The U.K. government has greenlit the launch of a TV channel dedicated to providing local news and content.
Speaking at the Oxford Media Convention on Wednesday, media minister Jeremy Hunt invited companies interested in running the new service to register their interest by March 1.
Hunt, whose obsession with local TV pre-dates his appointment at the Dept. for Culture, Media and Sport last May, said the initial rollout would focus on up to 12 cities.
Licenses for local services, as opposed to larger regional services, which are already provided by the BBC and to a lesser degree ITV, would be granted by the end of 2012.
Hunt said, “To make this vision a reality, I am inviting existing and new-media providers to come forward with suggestions as to how this network channel — or local TV ‘spine’ — could work.

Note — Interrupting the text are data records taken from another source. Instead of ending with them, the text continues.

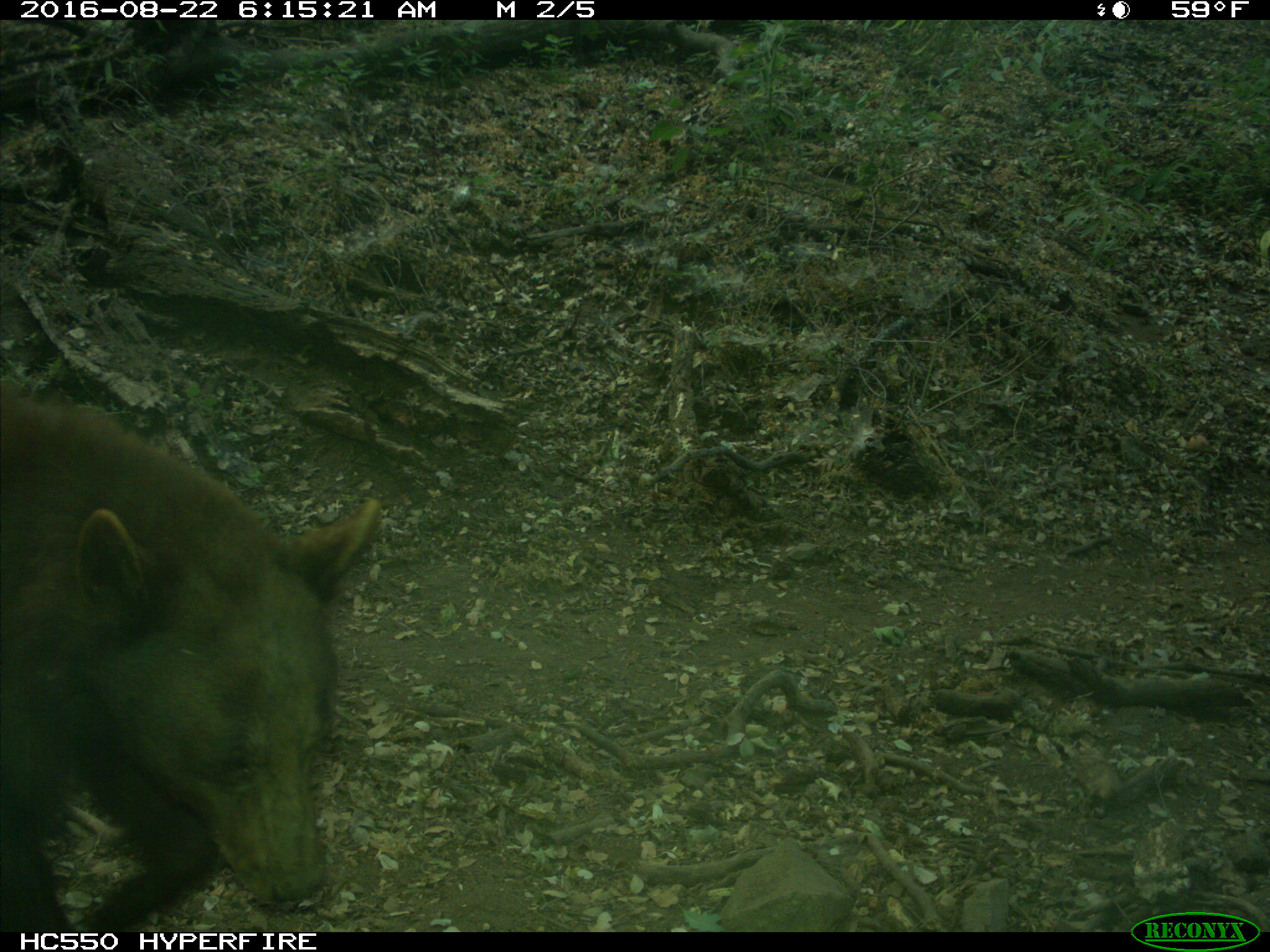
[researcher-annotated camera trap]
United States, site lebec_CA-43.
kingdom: Animalia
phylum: Chordata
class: Mammalia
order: Carnivora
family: Ursidae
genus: Ursus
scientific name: Ursus americanus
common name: american black bear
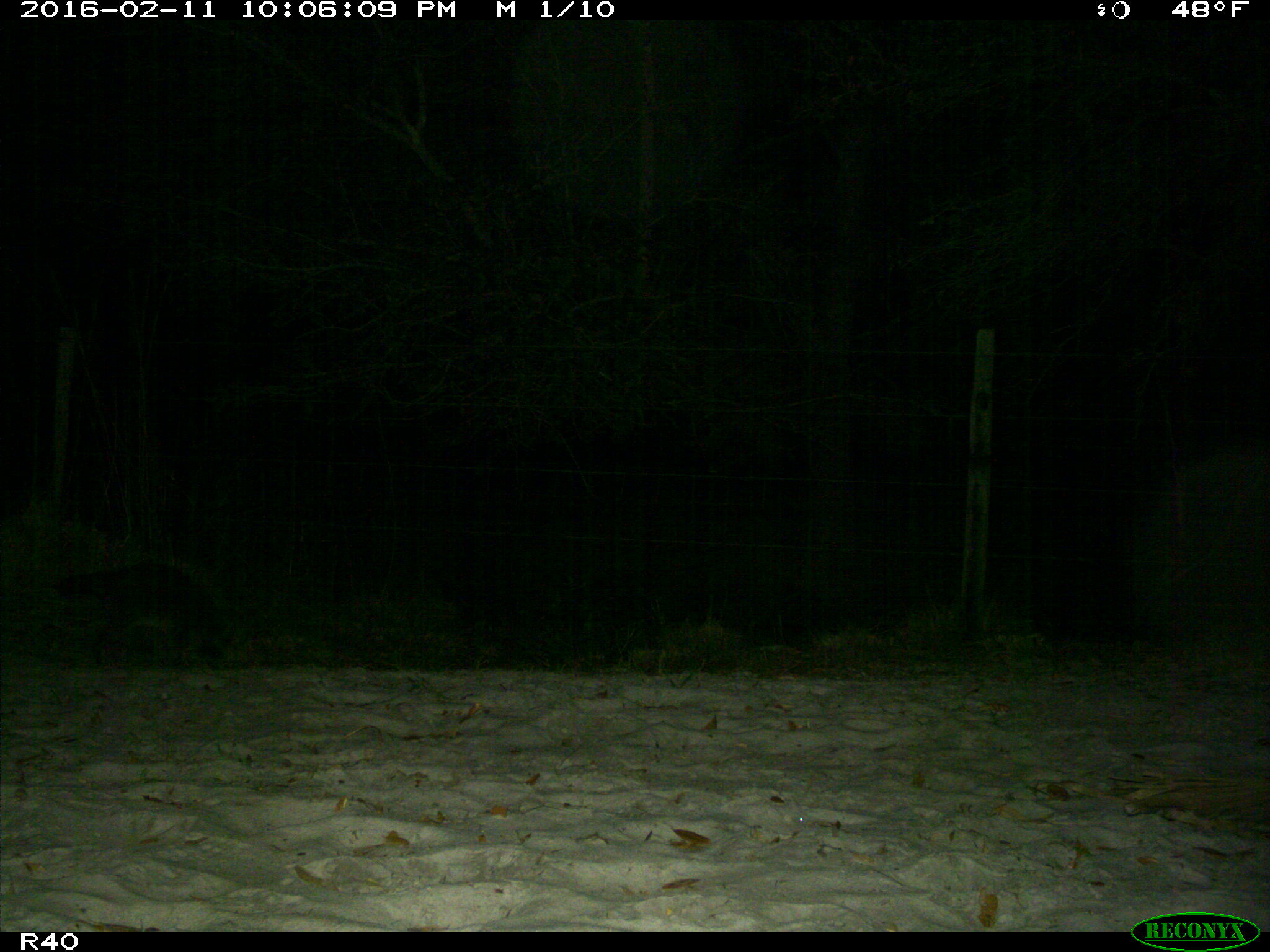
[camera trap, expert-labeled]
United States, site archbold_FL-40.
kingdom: Animalia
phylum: Chordata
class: Mammalia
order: Carnivora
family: Procyonidae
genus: Procyon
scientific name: Procyon lotor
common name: common raccoon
Procyon lotor (common raccoon).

“For consumers, what this will mean is a new channel dedicated to the provision of local news and content: one that will sit alongside other public service broadcasters, offering a new voice for local communities, with local perspectives that are directly relevant to them.”
“We will not be prescriptive. We will wait for the necessary technical assessment to be completed, and we will listen to the commercially viable proposals that come forward.
“Our goal is to be able to award the relevant licenses by the end of 2012, and for local TV to be up and running soon after.”
Hunt is convinced U.S.-style local TV can take off in the U.K., but many media executives believe it is not financially viable in Blighty, where national media has a much tighter grip than Stateside.